◆ AIM OF THE TASK
Copy the rows word for word, starting at the line containing "As viewed in this scene, from the candidates" and continuing through the end of the rows, with both ends included.

(Scene-based spatial questions)
********

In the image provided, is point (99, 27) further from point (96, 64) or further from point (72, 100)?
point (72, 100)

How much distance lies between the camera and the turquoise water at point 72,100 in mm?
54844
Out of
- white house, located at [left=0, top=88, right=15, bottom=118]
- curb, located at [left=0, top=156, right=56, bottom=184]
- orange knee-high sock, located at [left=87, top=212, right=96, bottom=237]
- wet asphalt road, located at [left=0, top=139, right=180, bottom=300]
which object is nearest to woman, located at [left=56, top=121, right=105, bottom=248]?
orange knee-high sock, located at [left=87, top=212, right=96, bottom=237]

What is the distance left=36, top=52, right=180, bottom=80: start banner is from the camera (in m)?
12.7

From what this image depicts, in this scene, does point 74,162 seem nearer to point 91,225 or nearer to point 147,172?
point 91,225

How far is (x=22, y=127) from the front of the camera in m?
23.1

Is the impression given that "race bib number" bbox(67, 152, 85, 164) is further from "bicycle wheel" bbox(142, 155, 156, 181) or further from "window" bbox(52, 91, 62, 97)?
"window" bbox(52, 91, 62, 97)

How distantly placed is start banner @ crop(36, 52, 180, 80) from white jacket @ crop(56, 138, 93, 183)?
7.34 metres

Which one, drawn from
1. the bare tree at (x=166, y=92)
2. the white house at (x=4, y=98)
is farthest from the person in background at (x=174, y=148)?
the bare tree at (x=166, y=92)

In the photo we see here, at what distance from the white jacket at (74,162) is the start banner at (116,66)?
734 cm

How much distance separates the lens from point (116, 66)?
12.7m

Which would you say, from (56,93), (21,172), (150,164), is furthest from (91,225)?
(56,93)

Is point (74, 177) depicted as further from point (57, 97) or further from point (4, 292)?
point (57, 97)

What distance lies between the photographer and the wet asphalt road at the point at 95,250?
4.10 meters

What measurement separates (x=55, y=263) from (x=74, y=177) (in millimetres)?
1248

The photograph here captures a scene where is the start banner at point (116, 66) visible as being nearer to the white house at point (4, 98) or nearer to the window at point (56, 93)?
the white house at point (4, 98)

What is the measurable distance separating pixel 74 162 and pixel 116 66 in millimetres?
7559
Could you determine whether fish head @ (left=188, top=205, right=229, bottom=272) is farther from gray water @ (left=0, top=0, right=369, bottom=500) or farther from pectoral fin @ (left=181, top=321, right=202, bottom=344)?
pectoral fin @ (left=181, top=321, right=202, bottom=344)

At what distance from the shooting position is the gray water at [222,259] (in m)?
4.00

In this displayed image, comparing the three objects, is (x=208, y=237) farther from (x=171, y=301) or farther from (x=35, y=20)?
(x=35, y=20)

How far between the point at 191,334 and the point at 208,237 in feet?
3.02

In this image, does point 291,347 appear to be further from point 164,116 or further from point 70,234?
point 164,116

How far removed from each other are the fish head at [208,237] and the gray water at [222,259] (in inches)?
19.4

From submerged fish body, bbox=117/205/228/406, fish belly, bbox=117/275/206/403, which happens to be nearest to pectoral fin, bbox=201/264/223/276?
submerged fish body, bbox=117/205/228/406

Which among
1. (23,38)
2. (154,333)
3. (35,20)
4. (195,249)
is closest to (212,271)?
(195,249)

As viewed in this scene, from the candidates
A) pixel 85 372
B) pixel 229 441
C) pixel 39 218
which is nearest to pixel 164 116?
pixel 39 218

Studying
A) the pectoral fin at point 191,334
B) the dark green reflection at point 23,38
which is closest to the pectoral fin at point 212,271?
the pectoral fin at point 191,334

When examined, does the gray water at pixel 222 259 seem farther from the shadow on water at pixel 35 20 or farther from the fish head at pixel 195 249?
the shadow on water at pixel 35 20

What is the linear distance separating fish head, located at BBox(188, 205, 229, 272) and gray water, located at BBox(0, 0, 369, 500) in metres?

********

◆ CORRECT OUTPUT
As viewed in this scene, from the candidates
A) pixel 85 372
B) pixel 229 441
C) pixel 39 218
which is nearest to pixel 164 116?
pixel 39 218

Studying
A) the pectoral fin at point 191,334
B) the dark green reflection at point 23,38
which is closest to the pectoral fin at point 212,271?
the pectoral fin at point 191,334

When examined, does the gray water at pixel 222 259 seem farther from the shadow on water at pixel 35 20 or farther from the fish head at pixel 195 249?
the shadow on water at pixel 35 20

What is the linear distance separating fish head, located at BBox(188, 205, 229, 272) and gray water, located at BBox(0, 0, 369, 500) in metres?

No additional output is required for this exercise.